Lo cierto es que la vida cotidiana tiene pocas esperanzas de sobresalir en un libro como éste, y las derrotas en las que abunda Alain de Bottom se nutren sobre todo de la completa heterogeneidad del espíritu de Proust respecto de su época o, para el caso, de cualquier otra época. Bien puede el lector imaginarse al dietólogo de Bidget Jones llevándose las manos a la cabeza si su cliente le llevara un menú como el que, al parecer, representa una antología completamente fidedigna de las exigencias culinarias de Marcel Proust: «Dos huevos con salsa de crema, un ala de pollo asado, tres cruasanes, un plato de patatas fritas, unas cuantas uvas, café y una botella de cerveza». No son pocas las orientaciones sobre las posibilidades de cambiar la vida que ofrece este libro que mantienen una relación de rigurosa correspondencia con el menú diario de Proust. La verdad es que un libro en el que el índice solicita el interés de sus lectores para orientarse en campos tan poco aptos para cambiar la vida cotidiana como los siguientes: «Cómo sufrir con éxito» o, el que, con sabio tino reserva para el último lugar de la tabla: «Cómo dejar un libro a medias», no parece el más indicado para conseguir ninguno de los fines que se propone. El lector interesado en Proust hallará tantas interpretaciones, críticas, biografías (la excelente de Painter, o la no tan excelente, pero nada desdeñable, de Diesbach), hermenéuticas, y, por qué no, introducciones, que no necesitará trasplantar al pobre Proust a la vida cotidiana, donde nada se le ha perdido.

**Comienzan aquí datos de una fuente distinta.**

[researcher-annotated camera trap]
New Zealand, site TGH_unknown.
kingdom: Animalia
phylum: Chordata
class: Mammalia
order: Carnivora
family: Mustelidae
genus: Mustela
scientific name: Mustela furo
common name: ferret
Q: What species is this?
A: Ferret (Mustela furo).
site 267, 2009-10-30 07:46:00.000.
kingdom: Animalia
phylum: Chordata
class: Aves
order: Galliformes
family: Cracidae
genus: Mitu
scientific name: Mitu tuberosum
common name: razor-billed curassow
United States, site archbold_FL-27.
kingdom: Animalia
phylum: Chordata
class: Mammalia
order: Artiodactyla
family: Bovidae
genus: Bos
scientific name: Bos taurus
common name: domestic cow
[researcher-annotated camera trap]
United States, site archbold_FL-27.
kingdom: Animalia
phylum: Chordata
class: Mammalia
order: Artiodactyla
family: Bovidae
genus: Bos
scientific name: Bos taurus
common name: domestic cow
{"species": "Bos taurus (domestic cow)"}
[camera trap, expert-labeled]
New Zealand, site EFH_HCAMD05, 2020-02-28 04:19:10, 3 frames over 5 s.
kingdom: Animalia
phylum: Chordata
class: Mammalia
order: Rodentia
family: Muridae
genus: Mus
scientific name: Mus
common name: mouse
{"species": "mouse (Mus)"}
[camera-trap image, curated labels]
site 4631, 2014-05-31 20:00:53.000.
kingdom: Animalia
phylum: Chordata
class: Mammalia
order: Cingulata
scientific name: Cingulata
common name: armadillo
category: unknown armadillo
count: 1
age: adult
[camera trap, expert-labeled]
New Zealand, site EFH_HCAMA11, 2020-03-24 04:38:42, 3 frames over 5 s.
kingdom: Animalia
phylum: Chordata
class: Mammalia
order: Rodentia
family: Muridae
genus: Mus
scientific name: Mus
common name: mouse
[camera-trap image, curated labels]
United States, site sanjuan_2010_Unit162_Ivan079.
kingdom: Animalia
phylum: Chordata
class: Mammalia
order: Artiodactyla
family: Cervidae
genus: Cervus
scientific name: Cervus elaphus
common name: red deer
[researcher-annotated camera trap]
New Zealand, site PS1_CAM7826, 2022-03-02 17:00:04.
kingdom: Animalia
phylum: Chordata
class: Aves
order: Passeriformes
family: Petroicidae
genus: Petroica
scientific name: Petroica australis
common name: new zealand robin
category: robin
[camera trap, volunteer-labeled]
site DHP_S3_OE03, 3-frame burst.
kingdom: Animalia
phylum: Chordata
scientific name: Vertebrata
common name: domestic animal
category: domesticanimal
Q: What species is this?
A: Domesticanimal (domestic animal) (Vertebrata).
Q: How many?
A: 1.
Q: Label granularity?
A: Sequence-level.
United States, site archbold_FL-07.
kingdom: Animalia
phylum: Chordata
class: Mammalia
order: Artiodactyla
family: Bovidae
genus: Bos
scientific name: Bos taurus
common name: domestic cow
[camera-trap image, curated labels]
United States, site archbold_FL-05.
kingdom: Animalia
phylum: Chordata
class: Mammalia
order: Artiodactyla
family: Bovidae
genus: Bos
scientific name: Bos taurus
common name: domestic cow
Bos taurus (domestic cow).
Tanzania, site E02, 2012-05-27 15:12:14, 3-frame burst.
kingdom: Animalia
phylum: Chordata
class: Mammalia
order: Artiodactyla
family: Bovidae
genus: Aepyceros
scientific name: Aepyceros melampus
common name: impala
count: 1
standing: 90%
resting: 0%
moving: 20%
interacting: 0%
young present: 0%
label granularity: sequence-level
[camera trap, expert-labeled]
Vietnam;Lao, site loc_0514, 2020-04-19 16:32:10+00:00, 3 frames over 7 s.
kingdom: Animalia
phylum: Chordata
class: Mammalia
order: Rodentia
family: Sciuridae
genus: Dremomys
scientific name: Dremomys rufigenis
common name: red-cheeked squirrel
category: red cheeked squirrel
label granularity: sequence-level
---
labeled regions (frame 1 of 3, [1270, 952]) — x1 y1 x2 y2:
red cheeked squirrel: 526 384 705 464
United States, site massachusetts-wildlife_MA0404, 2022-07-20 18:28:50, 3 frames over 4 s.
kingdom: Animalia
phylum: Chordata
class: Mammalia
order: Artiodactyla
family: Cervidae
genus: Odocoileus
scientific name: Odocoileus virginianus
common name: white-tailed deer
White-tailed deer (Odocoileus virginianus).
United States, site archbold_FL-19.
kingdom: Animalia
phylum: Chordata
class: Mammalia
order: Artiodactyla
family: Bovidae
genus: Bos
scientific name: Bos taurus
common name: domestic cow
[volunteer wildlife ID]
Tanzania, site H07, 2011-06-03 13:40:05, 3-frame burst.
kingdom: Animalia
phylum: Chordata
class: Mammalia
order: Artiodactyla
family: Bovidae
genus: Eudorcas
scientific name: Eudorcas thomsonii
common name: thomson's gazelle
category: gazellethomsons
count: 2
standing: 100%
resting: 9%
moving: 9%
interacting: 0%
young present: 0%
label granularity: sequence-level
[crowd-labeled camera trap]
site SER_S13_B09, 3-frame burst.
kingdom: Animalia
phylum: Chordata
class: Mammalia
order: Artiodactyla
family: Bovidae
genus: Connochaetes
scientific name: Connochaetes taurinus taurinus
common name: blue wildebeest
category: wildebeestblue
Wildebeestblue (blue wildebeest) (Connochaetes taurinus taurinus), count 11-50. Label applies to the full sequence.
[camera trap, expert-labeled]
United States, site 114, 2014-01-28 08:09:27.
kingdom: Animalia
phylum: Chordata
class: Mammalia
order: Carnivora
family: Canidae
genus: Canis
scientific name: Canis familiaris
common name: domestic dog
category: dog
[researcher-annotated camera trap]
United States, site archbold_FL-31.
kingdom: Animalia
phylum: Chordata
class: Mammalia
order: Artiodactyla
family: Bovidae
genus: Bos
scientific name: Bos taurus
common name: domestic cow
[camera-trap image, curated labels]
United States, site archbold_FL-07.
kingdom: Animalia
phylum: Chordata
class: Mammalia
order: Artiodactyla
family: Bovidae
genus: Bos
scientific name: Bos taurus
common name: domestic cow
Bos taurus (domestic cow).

Hay, a mi juicio, demasiados inconvenientes para que nadie cambie su vida con Proust a través del libro a Alain de Bottom, acaso porque si el libro quería tener el éxito que ha tenido, ha debido sacrificar no pocos de los rasgos que hacen interesante y verdadero y humano a Proust. Informar a los lectores de que Proust tenía más miedo a los ratones que a los cañones, pero hurtarles, por ejemplo, el conocimiento de la clase de entretenimientos nocturnos (también relacionados con roedores) a los que se entregaba Proust durante esa guerra, hace mucho por banalizar la figura de un escritor que de lo que de verdad se ocupó en su vida fue en escribir la enciclopedia del sufrimiento. Y también, como en el caso de Helen Fielding, la política del dreyfusard Proust apenas se asoma a estas páginas, como si ambas obras hubieran decidido, cada una por su cuenta, que la vida cotidiana ha de estar desprovista de semejante golosina. Cuando el lector se aproxima al desenlace del Diario de Bridget Jones, la escena en la que Mark Darcy parodia al inefable Fitzwilliam Darcy de Jane Austen; o cuando haya concluido la lectura de Cómo cambiar tu vida con Proust, acaso sienta deseos de coger Orgullo y prejuicio o En busca del tiempo perdido, en ese momento habrá hallado algo considerablemente más satisfactorio para su vida cotidiana que todas las promesas de inmediatez y realismo que le brindan estas dos obras, que, a su manera, con lo mejor que tienen, con sus buenas intenciones, no dejan de abrir puertas para llegar a otros lugares.